■ **Study text**:
Imagine you’re working in a remote Antarctic research centre and you feel a lump that could be cancer. How do you check when the nearest hospital is days if not weeks away, and you can’t travel?
This was exactly the situation in which Dr Jerri Lin Nielsen found herself while working at the South Pole in 1999. She discovered a suspicious lump in her breast, and ended up having to perform a biopsy on herself to find out if she had cancer.
Now imagine if all Dr Nielsen had to do was to hold a smartphone over her skin to take a 3D ultrasound image that the phone would send to her doctor for diagnosis. It could provide an image so clear and so exact that it could save the time and pain of biopsy and ensure that crucial treatment was given right away.
Dr Nielsen had to manage without that. But a team of researchers at the Masdar Institute and Massachusetts Institute of Technology are working to make it a reality in the near future.
Current ultrasound devices are somewhat bulky, and mostly used to give doctors an idea about the health of a patient’s organs, muscles and other soft tissues – and, of course, the progress of pregnancy.
While some portable ultrasound technologies exist, they come with their own trade-offs, in cost, efficacy and even safety. Our research is focused on designing a portable ultrasound device that can be run anywhere, easily, quickly and safely, to help save lives.
One important challenge is increasing the image resolution. The sharper the image, the more useful it is.
For instance, an ultrasound that can resolve objects a millimetre or less across could help spot cancer in its early stages, when it is easier to treat.
Additionally, the ultrasound of the future needs to provide more than just a flat image. Three-dimensional information has far more applications – and while 3D ultrasound does exist, it uses a lot of energy and can only be used under certain circumstances.
To achieve this, we are currently exploring the use of a material plate on which ultrasound reverberations accumulate and can be “read back” to produce 2D images. Known as a piezoelectric microarray, this technology would allow much quicker and deeper penetrating scans for 3D imaging.

[Collected data]
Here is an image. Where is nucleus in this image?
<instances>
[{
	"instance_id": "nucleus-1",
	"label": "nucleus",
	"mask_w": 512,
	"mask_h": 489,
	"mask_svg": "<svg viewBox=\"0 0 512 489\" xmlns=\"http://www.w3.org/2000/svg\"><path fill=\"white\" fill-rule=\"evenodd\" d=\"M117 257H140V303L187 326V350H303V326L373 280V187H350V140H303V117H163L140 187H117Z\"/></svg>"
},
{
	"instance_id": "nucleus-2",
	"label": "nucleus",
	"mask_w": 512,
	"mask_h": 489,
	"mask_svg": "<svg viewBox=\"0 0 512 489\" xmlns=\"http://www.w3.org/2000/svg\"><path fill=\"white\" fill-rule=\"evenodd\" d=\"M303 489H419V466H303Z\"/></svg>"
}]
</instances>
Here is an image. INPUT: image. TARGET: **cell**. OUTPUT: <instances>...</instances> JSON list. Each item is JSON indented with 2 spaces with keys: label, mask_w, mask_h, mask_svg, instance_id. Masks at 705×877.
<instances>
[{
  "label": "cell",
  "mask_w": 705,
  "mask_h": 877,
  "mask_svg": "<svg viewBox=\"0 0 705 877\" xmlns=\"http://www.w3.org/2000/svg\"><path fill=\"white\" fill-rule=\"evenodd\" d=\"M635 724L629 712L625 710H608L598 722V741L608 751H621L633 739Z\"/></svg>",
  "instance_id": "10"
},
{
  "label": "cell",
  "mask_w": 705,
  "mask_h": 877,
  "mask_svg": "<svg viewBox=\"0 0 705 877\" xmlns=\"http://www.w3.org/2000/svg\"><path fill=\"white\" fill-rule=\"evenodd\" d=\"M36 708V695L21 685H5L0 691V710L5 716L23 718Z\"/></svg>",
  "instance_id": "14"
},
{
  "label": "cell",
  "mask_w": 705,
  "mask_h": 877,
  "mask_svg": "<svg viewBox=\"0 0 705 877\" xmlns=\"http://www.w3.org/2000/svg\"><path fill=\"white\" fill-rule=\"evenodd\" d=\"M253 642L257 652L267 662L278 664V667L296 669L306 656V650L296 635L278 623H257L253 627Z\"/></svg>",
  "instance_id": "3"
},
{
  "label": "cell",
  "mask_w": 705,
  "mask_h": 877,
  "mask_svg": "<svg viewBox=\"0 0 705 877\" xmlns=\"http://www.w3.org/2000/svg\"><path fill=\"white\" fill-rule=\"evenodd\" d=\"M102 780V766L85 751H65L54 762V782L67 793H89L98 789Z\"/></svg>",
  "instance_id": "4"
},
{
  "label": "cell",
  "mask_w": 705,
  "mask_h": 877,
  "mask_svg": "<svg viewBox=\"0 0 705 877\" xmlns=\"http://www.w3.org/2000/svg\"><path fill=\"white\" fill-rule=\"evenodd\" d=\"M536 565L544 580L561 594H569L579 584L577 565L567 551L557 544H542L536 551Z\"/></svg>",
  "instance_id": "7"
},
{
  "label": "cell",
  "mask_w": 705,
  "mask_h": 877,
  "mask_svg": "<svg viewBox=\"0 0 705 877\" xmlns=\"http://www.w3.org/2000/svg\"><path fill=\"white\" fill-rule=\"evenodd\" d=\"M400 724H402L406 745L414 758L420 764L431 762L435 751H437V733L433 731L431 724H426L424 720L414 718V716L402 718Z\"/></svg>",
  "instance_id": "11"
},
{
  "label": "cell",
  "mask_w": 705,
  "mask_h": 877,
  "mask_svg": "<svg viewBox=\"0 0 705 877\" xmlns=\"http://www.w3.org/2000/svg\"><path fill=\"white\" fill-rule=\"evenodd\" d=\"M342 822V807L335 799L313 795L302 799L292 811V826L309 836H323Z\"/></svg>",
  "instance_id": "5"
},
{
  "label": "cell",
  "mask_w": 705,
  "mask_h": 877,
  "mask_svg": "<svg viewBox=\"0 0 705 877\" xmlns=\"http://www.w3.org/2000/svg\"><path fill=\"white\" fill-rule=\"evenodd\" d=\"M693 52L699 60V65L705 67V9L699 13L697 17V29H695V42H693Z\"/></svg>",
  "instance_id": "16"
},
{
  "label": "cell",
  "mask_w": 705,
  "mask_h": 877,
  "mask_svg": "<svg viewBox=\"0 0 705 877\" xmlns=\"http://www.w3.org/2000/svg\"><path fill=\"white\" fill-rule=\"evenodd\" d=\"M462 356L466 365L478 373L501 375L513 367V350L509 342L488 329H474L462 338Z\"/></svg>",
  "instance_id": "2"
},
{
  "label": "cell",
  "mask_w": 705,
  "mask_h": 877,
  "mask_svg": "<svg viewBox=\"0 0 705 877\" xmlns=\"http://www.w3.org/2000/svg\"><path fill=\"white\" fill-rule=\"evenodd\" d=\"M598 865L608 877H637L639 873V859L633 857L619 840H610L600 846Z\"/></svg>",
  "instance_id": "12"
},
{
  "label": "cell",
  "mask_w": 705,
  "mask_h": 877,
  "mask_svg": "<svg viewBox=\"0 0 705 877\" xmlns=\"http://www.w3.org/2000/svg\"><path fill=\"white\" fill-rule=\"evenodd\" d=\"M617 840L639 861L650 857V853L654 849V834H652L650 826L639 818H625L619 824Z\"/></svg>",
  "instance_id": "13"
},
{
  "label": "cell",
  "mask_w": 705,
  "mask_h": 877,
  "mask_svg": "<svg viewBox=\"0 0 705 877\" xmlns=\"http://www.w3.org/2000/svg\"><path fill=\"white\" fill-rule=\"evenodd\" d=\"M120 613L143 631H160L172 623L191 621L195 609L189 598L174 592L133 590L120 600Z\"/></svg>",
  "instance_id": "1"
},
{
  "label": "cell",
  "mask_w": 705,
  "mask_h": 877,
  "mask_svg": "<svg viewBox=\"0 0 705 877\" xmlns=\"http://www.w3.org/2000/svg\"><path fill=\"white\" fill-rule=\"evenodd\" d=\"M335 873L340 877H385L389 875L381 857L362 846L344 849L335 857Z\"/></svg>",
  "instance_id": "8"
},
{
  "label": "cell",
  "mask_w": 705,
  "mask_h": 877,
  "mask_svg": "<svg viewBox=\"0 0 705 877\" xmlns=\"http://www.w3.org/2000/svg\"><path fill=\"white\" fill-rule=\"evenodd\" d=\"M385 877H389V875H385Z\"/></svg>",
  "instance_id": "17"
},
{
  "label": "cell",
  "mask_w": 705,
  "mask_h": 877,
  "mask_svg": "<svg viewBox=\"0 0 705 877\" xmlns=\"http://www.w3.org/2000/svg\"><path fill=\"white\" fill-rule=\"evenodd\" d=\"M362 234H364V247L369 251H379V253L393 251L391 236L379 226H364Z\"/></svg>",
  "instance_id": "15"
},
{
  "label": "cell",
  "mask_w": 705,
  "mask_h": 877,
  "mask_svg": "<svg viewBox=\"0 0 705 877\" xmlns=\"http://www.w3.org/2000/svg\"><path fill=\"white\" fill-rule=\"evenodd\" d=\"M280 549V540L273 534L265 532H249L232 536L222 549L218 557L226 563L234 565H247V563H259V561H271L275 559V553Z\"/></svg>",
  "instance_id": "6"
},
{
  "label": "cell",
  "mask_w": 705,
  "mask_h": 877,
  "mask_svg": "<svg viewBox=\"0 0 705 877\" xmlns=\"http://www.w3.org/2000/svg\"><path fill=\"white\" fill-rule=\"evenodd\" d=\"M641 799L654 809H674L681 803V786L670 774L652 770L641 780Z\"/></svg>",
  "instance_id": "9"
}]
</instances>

■ **Tasks to perform**:
1. Answer these questions about the portable ultrasound article:
(a) In what year was Dr Jerri Lin Nielsen working at the South Pole?
(b) Researchers at which two institutions are working on the portable device?
(c) What is the material plate technology being explored called?
2. Can you carry on the portable ultrasound article past its last sentence?

■ **Answers to the tasks**:
1.
(a) 1999
(b) The Masdar Institute and the Massachusetts Institute of Technology
(c) A piezoelectric microarray

2.
By avoiding the high voltage demands of the capacitive transducers that are usually used to turn ultrasound waves into an electrical charge, the 3D ultrasound we aim to design will be lower energy, allowing it to be built into smaller, more portable devices.
Our research thus far has yielded positive results, and already two patents have been filed based on our findings. It is our hope that through this research we will take a step closer to the type of portable 3D ultrasound technology that can be used to make medical diagnostics far easier, quicker and more convenient.
Equally importantly, this technology can be put to use in many new areas.
One very promising application is in cars that drive themselves. Real-time 3D ultrasound in a car could be used to measure and locate all the obstacles around the vehicle at any time, preventing accidents and improving navigation.
It could also be used to map areas and track objects, in applications such as remote sensing in the oil and gas industry, or security.
It could even be used for gaming, improving on current motion-sensing input devices, such as the X-Box Kinect.
With this innovation we hope to contribute to the UAE economy by providing valuable intellectual property that will help the country become a leader in health care technology.
We are also producing a new generation of Emirati engineers and technicians to take their place in the future knowledge economy.
Dr. Firas Sammoura is assistant professor of microsystems engineering at the Masdar Institute of Science and Technology.